***** Quoted passage *****

Within the glittering Hapsburg court in Prague lurks a darkness that no one dares mention...
In 1606, the city of Prague shines as a golden mecca of art and culture carefully cultivated by Emperor Rudolf II. But the emperor hides an ugly secret: His bastard son, Don Julius, is afflicted with a madness that pushes the young prince to unspeakable depravity. Desperate to stem his son’s growing number of scandals, the emperor exiles Don Julius to a remote corner of Bohemia, where the young man is placed in the care of a bloodletter named Pichler. The bloodletter’s task: cure Don Julius of his madness by purging the vicious humors coursing through his veins.
When Pichler brings his daughter Marketa to assist him, she becomes the object of Don Julius’s frenzied--and dangerous--obsession. To him, she embodies the women pictured in the Coded Book of Wonder, a priceless manuscript from the imperial library that was his only link to sanity. As the prince descends further into the darkness of his mind, his acts become ever more desperate, as Marketa, both frightened and fascinated, can’t stay away.
Inspired by a real-life murder that threatened to topple the powerful Hapsburg dynasty, The Bloodletter’s Daughter is a dark and richly detailed saga of passion and revenge.
Linda Lafferty: Prague, not Vienna, was the seat of the Holy Roman Empire and the center of Europe during Rudolf II's lifetime. Yet relatively little historical fiction has been written about Prague and Bohemia. The sciences, especially astronomy, lit up Rudolf II's court--he collected art and rare plant species from all over the world. But witchcraft, alchemy, and superstition were rampant and religious persecution existed, despite Rudolf II's relatively lenient mindset on faith. When my husband and I hiked through the Czech Republic in 2005, we spent a couple of days in Cesky Krumlov, a Bohemian village. I learned the tale of Rudolf II's mad bastard son, Don Julius, who became romantically involved with Marketa Pichler, a bath maiden in the bathhouse at the foot of Rozmberk Castle.

***** Raw data *****

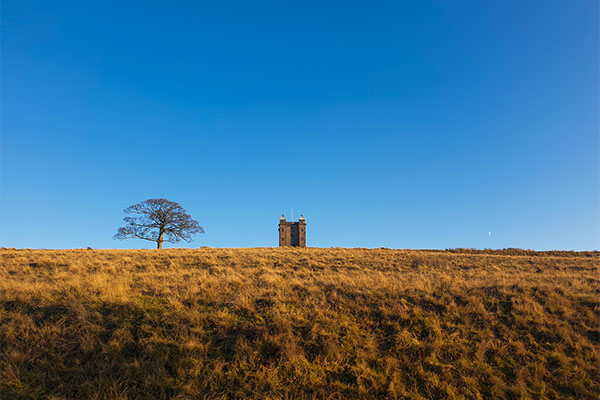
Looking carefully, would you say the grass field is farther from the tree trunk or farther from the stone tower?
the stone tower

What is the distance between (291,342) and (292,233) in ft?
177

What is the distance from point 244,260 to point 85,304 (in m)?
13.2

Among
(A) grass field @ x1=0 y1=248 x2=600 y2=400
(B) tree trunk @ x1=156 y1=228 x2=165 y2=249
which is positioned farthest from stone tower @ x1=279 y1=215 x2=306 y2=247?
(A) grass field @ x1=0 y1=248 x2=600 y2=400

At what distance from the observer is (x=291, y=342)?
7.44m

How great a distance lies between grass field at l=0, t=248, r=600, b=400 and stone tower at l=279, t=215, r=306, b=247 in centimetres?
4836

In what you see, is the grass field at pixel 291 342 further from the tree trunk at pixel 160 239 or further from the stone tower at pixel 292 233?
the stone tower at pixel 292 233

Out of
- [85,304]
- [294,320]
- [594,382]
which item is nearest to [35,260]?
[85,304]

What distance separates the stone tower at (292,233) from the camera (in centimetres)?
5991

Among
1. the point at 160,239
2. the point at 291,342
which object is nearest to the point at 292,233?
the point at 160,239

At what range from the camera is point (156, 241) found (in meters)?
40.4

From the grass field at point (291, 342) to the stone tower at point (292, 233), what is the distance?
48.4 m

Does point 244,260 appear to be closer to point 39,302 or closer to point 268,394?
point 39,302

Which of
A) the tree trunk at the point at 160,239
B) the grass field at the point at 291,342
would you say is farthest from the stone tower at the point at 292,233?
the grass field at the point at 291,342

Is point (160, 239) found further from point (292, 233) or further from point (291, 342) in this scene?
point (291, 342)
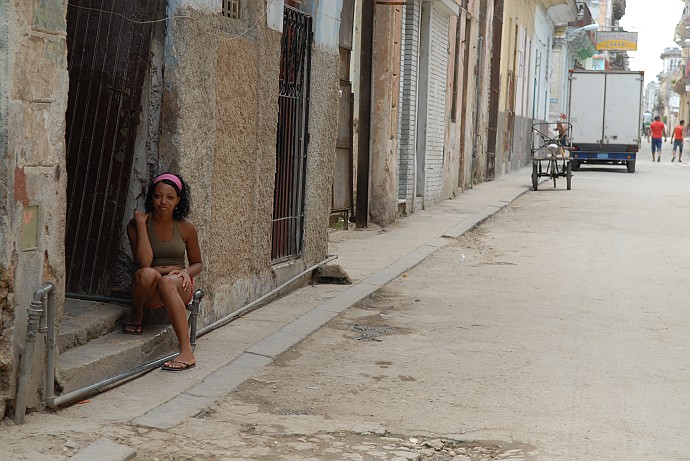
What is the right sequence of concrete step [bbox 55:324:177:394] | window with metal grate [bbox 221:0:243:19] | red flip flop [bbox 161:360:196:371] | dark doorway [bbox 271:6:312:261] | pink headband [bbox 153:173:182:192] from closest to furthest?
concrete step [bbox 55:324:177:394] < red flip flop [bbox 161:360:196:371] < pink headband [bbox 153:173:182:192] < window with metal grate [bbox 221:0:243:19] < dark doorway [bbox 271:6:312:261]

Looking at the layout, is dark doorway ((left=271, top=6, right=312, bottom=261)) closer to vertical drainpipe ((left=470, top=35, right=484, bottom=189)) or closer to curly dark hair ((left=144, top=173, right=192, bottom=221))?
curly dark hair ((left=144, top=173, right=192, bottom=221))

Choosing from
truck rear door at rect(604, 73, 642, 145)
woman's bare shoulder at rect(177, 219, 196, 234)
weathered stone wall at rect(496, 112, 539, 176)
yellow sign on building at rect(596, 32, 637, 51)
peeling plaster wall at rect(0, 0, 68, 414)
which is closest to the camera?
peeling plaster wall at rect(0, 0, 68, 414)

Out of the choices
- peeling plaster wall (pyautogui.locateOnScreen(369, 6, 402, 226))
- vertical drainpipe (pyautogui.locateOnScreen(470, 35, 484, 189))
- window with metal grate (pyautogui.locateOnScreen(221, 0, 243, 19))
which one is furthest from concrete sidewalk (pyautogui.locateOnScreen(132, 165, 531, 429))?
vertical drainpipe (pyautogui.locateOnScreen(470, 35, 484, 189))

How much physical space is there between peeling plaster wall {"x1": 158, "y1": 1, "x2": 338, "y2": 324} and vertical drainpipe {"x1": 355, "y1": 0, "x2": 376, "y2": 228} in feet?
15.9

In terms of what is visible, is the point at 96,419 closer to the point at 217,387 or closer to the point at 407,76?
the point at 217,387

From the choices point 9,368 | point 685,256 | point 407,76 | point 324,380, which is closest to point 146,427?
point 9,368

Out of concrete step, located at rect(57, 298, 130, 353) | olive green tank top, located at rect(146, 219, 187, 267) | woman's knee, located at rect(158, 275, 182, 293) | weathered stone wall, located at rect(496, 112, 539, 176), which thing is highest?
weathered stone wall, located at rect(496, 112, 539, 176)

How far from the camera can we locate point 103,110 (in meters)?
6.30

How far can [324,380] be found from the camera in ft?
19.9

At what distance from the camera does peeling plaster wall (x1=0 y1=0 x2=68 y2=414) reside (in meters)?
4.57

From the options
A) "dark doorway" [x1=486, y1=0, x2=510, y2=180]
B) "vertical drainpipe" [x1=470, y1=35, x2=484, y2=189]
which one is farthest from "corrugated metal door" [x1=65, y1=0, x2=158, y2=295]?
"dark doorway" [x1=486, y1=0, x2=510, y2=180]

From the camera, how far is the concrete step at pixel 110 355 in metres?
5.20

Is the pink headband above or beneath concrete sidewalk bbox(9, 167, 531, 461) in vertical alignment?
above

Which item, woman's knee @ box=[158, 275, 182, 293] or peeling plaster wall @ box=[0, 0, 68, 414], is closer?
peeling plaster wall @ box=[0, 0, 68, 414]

*****

# Requests
**1)** Reproduce the passage on The Bloodletter's Daughter from "Linda Lafferty: Prague, not" up to and including "of Rozmberk Castle.".
**2)** Name every person identified by name in the passage on The Bloodletter's Daughter.
**3)** Continue the passage on The Bloodletter's Daughter from its final sentence.
None of the rows is needed for this work.

# Final answers
**1)**
Linda Lafferty: Prague, not Vienna, was the seat of the Holy Roman Empire and the center of Europe during Rudolf II's lifetime. Yet relatively little historical fiction has been written about Prague and Bohemia. The sciences, especially astronomy, lit up Rudolf II's court--he collected art and rare plant species from all over the world. But witchcraft, alchemy, and superstition were rampant and religious persecution existed, despite Rudolf II's relatively lenient mindset on faith. When my husband and I hiked through the Czech Republic in 2005, we spent a couple of days in Cesky Krumlov, a Bohemian village. I learned the tale of Rudolf II's mad bastard son, Don Julius, who became romantically involved with Marketa Pichler, a bath maiden in the bathhouse at the foot of Rozmberk Castle.

**2)** Rudolf II, Don Julius, Pichler, Marketa Pichler, Linda Lafferty

**3)**
Q: How much were you able to find out about Marketa? Did she really have secret ambitions to become a doctor?
LL: She was the daughter of a town barber. At that time, barbers were also barber-surgeons, or bloodletters. The villagers relied on the barber to relieve their ailments by balancing the four "humors." The subplot of Marketa's wanting to become a doctor was fiction. Her real story was so sad. She did have the nickname "muscle," and that slur on a 16-year-old made me angry. In my novel, I wanted to lift her up from the sordid life she lived while exploring the relationship between science, religion, and witchcraft.
Q: Marketa is both reviled and fascinated by Don Julius in your book. Do you think she truly fell in love with him?
LL: Given how cruel and difficult life was during the 17th century, I am certain that Marketa--and especially Marketa's family--was desperate to have a relationship with a Hapsburg. She did endure horrible treatment at the hands of Don Julius. They were lovers. Her mother did deliver her to Rozmberk Castle.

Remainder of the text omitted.